:: INSTRUCTIONS TO FOLLOW ::
A word-for-word repetition of the records beneath this task is the expected answer.

-------------------------

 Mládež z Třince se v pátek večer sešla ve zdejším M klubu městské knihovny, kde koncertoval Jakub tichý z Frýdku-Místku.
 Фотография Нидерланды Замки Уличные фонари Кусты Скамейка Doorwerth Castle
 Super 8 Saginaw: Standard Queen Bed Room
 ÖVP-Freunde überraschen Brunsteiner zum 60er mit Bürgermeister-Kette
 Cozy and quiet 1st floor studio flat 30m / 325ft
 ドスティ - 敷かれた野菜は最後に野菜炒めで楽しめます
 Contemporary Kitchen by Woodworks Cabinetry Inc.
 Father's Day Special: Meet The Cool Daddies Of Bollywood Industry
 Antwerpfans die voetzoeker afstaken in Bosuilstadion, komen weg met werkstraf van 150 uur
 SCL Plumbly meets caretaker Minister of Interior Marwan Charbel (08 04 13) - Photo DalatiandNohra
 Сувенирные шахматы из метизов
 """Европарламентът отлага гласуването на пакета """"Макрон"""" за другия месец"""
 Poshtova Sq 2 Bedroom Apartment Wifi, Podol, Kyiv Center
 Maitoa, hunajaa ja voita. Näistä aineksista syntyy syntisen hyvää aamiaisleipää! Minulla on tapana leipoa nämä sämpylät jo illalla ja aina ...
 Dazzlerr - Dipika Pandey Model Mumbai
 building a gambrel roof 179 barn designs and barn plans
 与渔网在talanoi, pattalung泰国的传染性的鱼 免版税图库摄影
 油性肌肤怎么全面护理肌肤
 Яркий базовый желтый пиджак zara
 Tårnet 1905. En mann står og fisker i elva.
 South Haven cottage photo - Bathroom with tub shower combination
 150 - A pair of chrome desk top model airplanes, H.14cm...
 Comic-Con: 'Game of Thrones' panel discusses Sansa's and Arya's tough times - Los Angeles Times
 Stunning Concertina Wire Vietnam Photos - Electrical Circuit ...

-------------------------

:: OUTPUT OF THE EXERCISE ::
 Mládež z Třince se v pátek večer sešla ve zdejším M klubu městské knihovny, kde koncertoval Jakub tichý z Frýdku-Místku.
 Фотография Нидерланды Замки Уличные фонари Кусты Скамейка Doorwerth Castle
 Super 8 Saginaw: Standard Queen Bed Room
 ÖVP-Freunde überraschen Brunsteiner zum 60er mit Bürgermeister-Kette
 Cozy and quiet 1st floor studio flat 30m / 325ft
 ドスティ - 敷かれた野菜は最後に野菜炒めで楽しめます
 Contemporary Kitchen by Woodworks Cabinetry Inc.
 Father's Day Special: Meet The Cool Daddies Of Bollywood Industry
 Antwerpfans die voetzoeker afstaken in Bosuilstadion, komen weg met werkstraf van 150 uur
 SCL Plumbly meets caretaker Minister of Interior Marwan Charbel (08 04 13) - Photo DalatiandNohra
 Сувенирные шахматы из метизов
 """Европарламентът отлага гласуването на пакета """"Макрон"""" за другия месец"""
 Poshtova Sq 2 Bedroom Apartment Wifi, Podol, Kyiv Center
 Maitoa, hunajaa ja voita. Näistä aineksista syntyy syntisen hyvää aamiaisleipää! Minulla on tapana leipoa nämä sämpylät jo illalla ja aina ...
 Dazzlerr - Dipika Pandey Model Mumbai
 building a gambrel roof 179 barn designs and barn plans
 与渔网在talanoi, pattalung泰国的传染性的鱼 免版税图库摄影
 油性肌肤怎么全面护理肌肤
 Яркий базовый желтый пиджак zara
 Tårnet 1905. En mann står og fisker i elva.
 South Haven cottage photo - Bathroom with tub shower combination
 150 - A pair of chrome desk top model airplanes, H.14cm...
 Comic-Con: 'Game of Thrones' panel discusses Sansa's and Arya's tough times - Los Angeles Times
 Stunning Concertina Wire Vietnam Photos - Electrical Circuit ...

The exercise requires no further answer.